# Quarantine and dog permit



## dogsandhorses (Sep 6, 2012)

Hello,

we will be moving from Germany to Kuala Lumpur next year and I have a lot of questions

I would like to take my two dogs with me. I have read that quarantine for dogs is one week, some people say it is a month. Additionally I would need a dog permit and that I need the approval from all my neighbours, that it is ok for them to have dogs in their neighbourhood. True???
What do I have to do to get get a permit? Is it right, that it depends on the district?
Are dogs usually allowed in rented houses? Can I arrange all this from Germany?

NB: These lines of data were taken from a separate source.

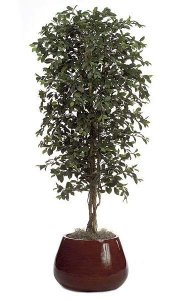 6.5' Artificial Ficus Tree - Natural Trunk - 2,700 Leaves - Green - Weighted Base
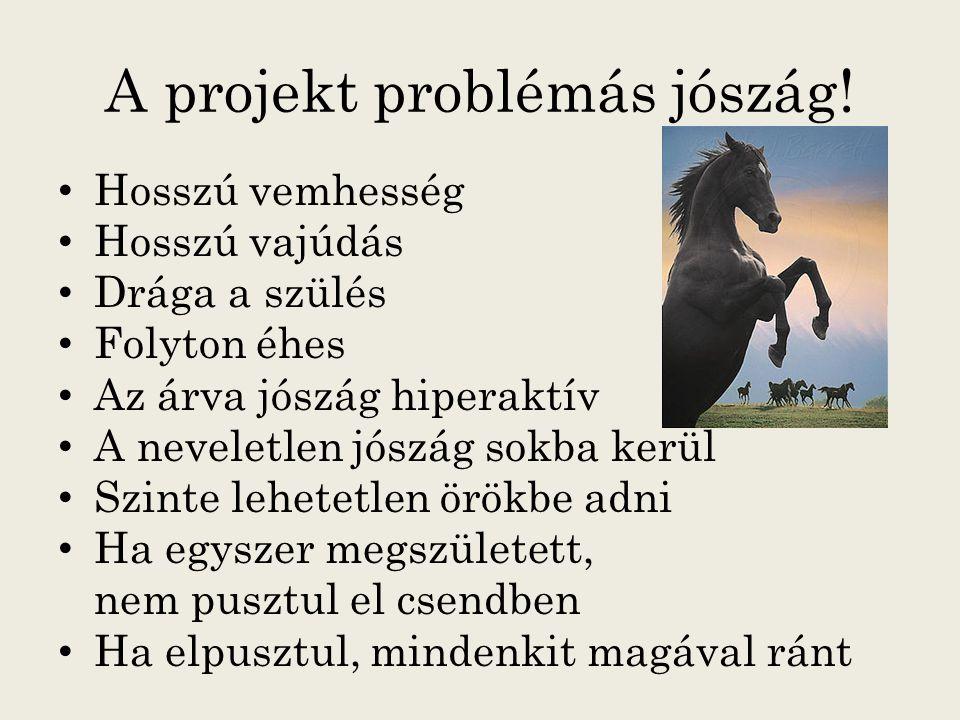 A projekt problémás jószág!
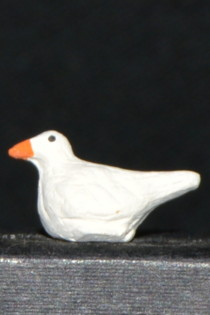 pigeon 6 cm
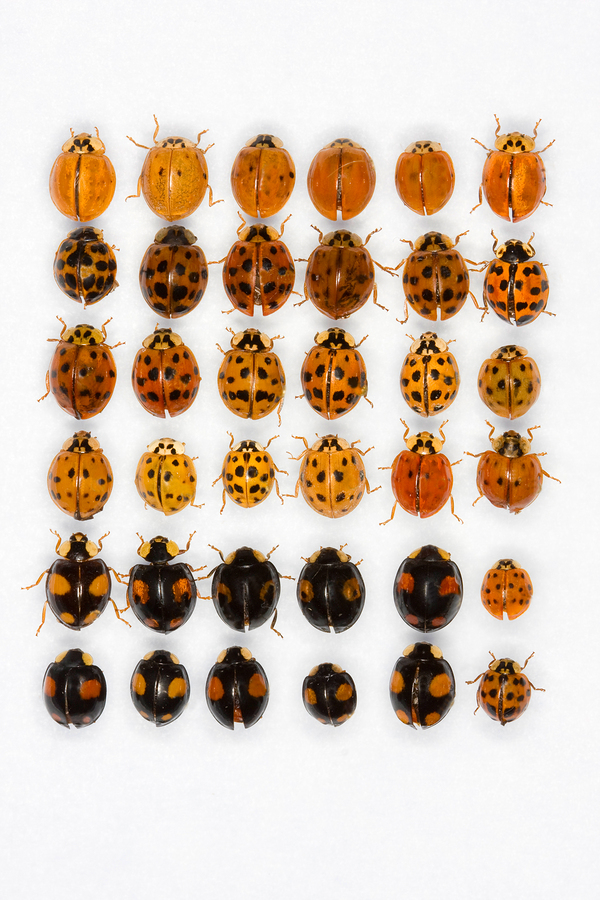 harlequin or asian lady beetle
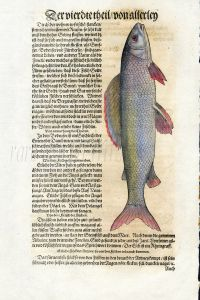 1598 GESNER FISH PRINT - THE GRAYLING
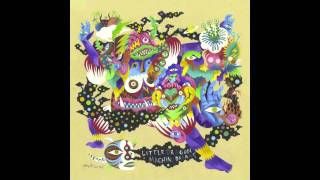 Little Dragon- Runabout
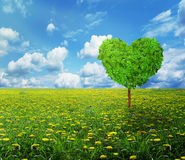 Tree in the shape of heart, valentines day background Royalty Free Stock Image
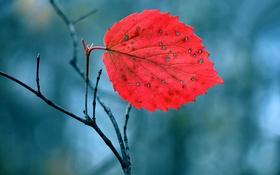 Картинка осень, природа, лист, ветка, багрянец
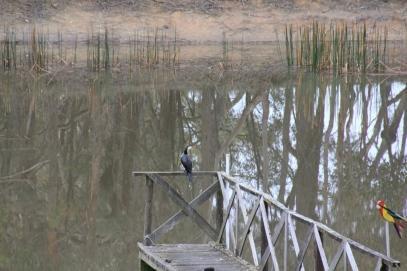 Pied Cormorant on the jetty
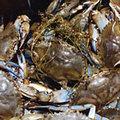 乞沙比克灣的藍蟹(blue crabs)逐漸減少中 (圖片來源 : Chesapeake Bay Program)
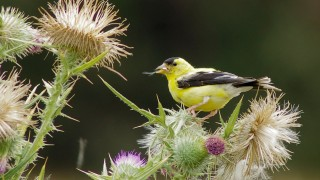 goldfinch_floodplain1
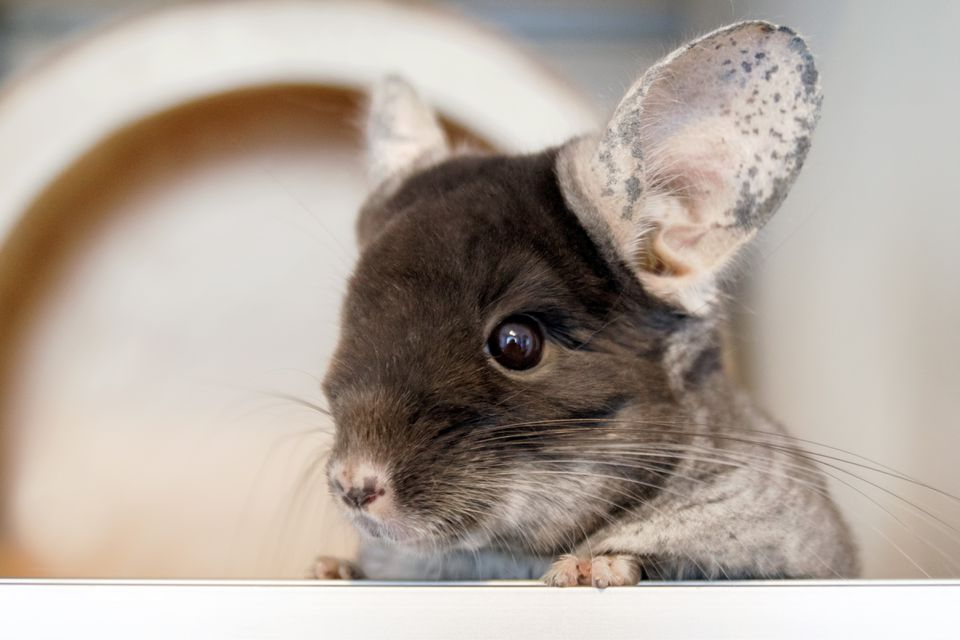 Cute chinchilla of brown velvet color is sitting in his house and looking away, side view.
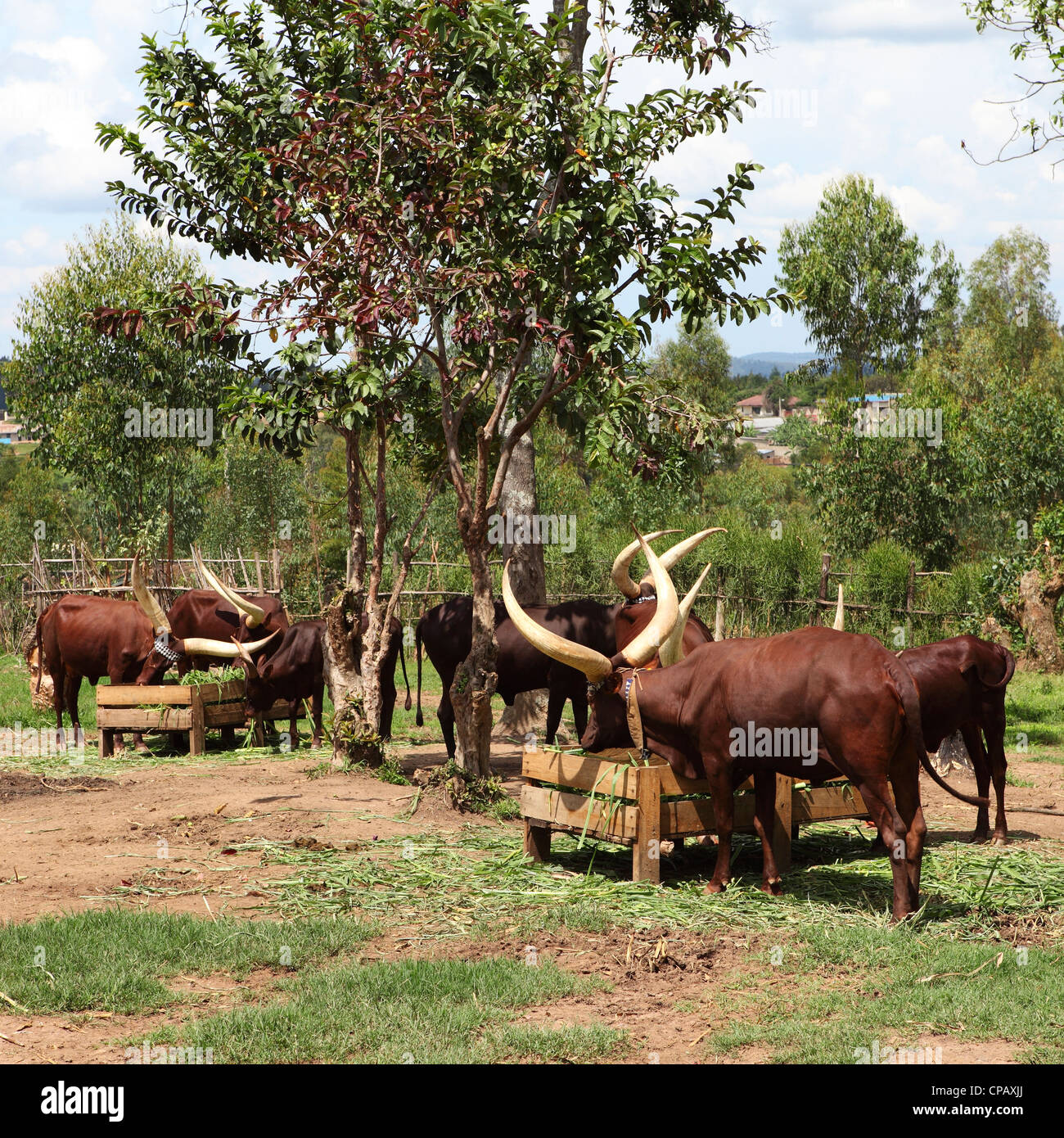 African Long-Horned Cows in a stockade at the King's Palace, Nyanza, Rwanda. - Stock Image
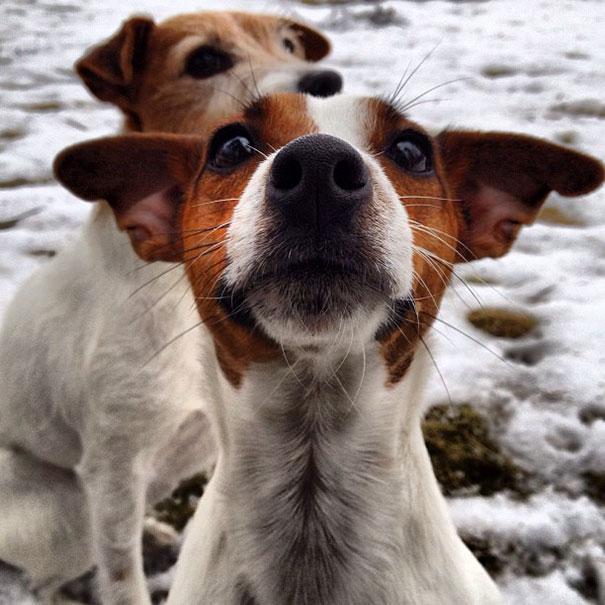 Woofland Σκύλοι που καταστρέφουν τις φωτογραφίες Γουφαμάρες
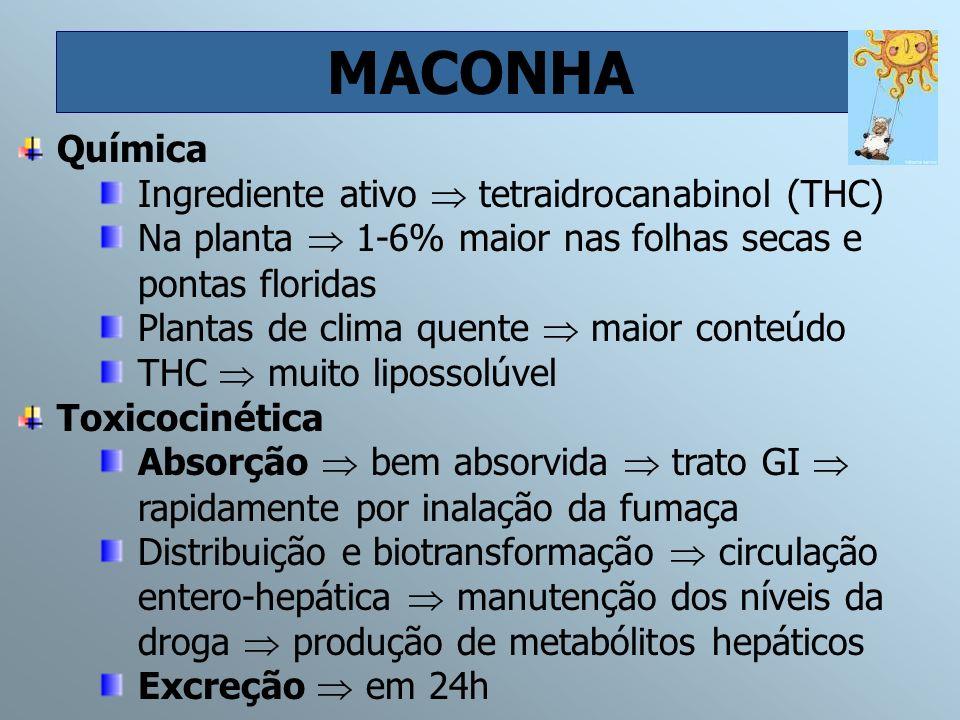 MACONHA Química Ingrediente ativo tetraidrocanabinol (THC) Na planta 1-6% maior nas folhas secas e pontas floridas Plantas de clima quente maior conte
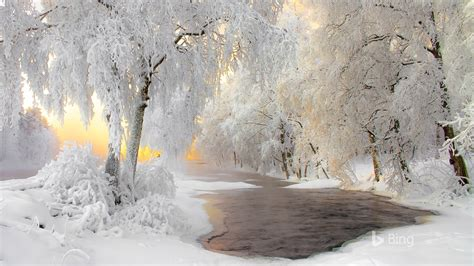 finland winter forest snow river  bing preview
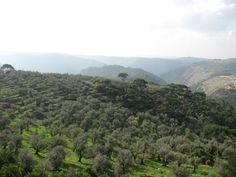 LEBANESE COUNTRYSIDE - Yahoo Image Search Results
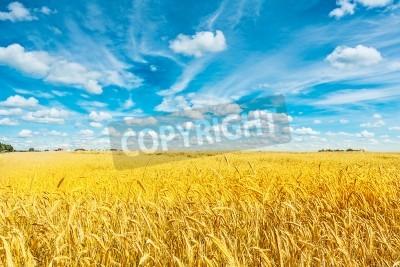 Carta da parati campo di grano dorato e cielo nuvoloso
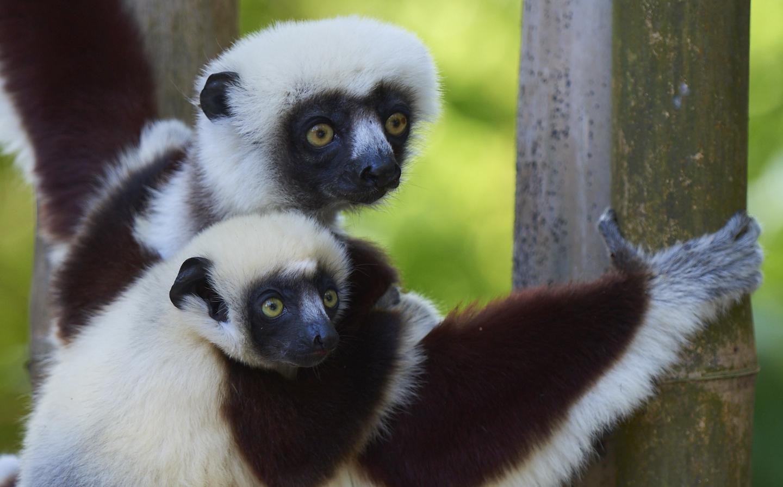Lemure Sifaka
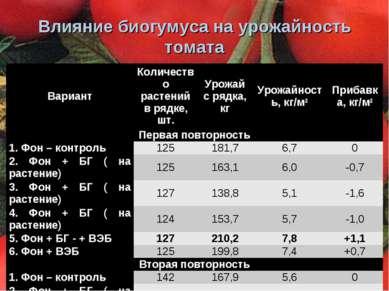 Влияние биогумуса на урожайность томата Вариант Количество растений в рядке, ...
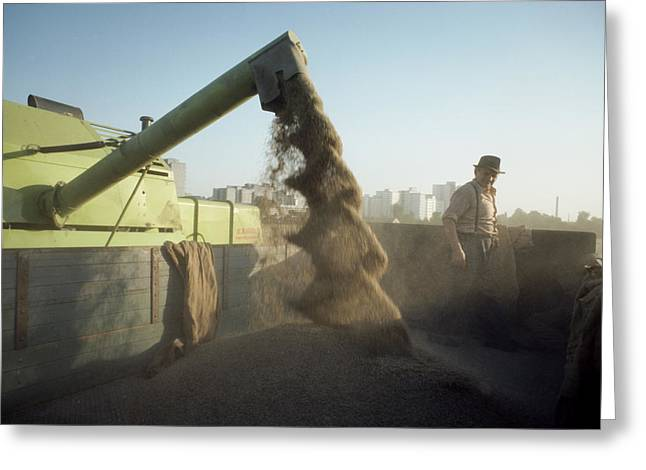 West Berlin Greeting Cards - Agricultural Equipment Spews Wheat Greeting Card by Cotton Coulson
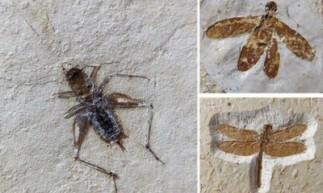 Foram 60 espécimes apreendidos, entre eles um pterossauro, uma raia e o restante insetos e aracnídeos.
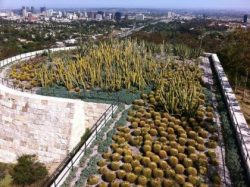 Bringing wild into urban areas - here a large scale cactus bed on the roof of the Getty Museum in Los Angeles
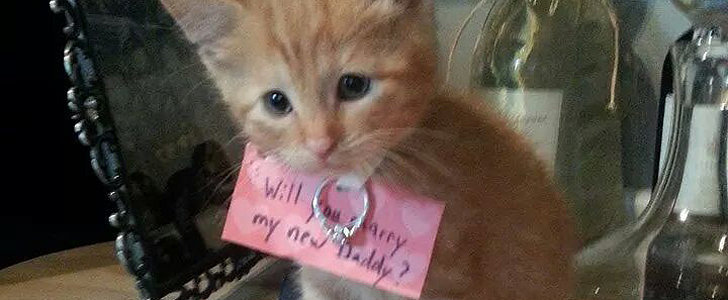 It's World Cat Day, So Naturally We're Looking at Kitten Proposals!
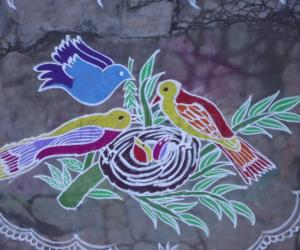 Nest with Birds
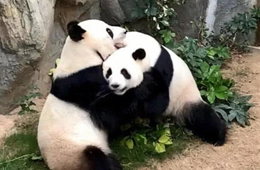 For the first time in nine years, Hong Kong giant pandas Yingying and Lele mate naturally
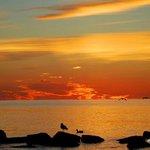 Sunrise by Beachside Village - Surf Drive Beach, Cape Cod, MA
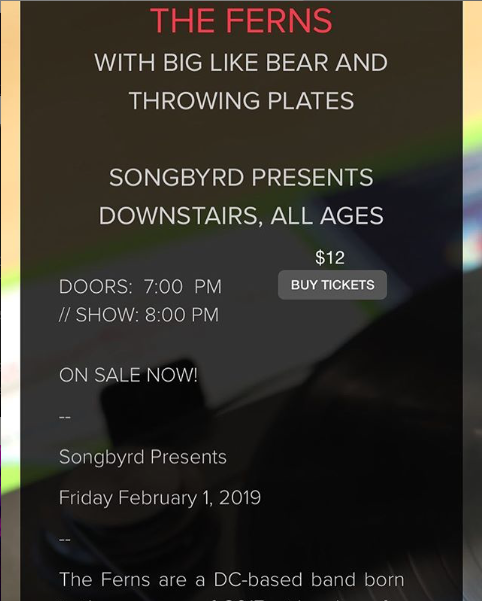***SOLD OUT!***  2.1.19 @ Songbyrd w/ Big Like Bear and Throwing Plates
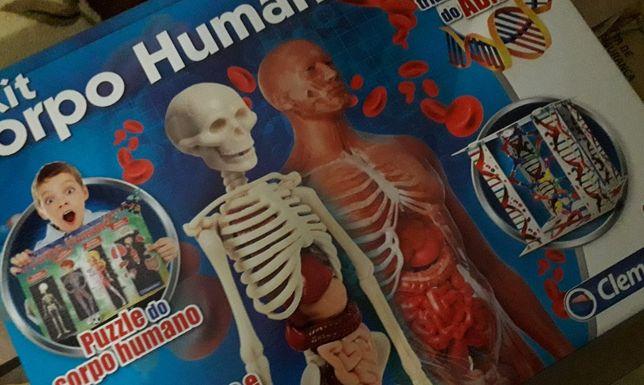 Puzzle 3d Corpo Humano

Thank you very much for your help!


----------



## lorgnette (Dec 19, 2010)

dogsandhorses said:


> Hello,
> 
> we will be moving from Germany to Kuala Lumpur next year and I have a lot of questions
> Go ahead and ask, we are a friendly group willing to help
> ...


----------



## MicheleWoods (Nov 8, 2012)

Hi, we moved from UK to Singapore last year with our dog and recently to moved to KL. We would suggest you use a professional pet movers as it will be well worth the cost, our dog Millie arrived as arrange a bit spaced out at first but has adapted really well. It was a bit difficult finding somewhere to live in KL but the 3rd property agent we used was amazing and she checked with each landlord that they would accept a dog before we viewed the properties (the first two said they had checked but everyone we wanted to go for they said the landlord had now changed their minds). The condo we live in doesn't officially allow dogs to live here but with our dog there are now two, if someone has a genuine complaint about our dog they could ask have to have her removed but we are respectful to our neighbors and the people we meet outside on our walks and so far so good. If you would like the contact details of the agent we used I am happy to pass on her details.


----------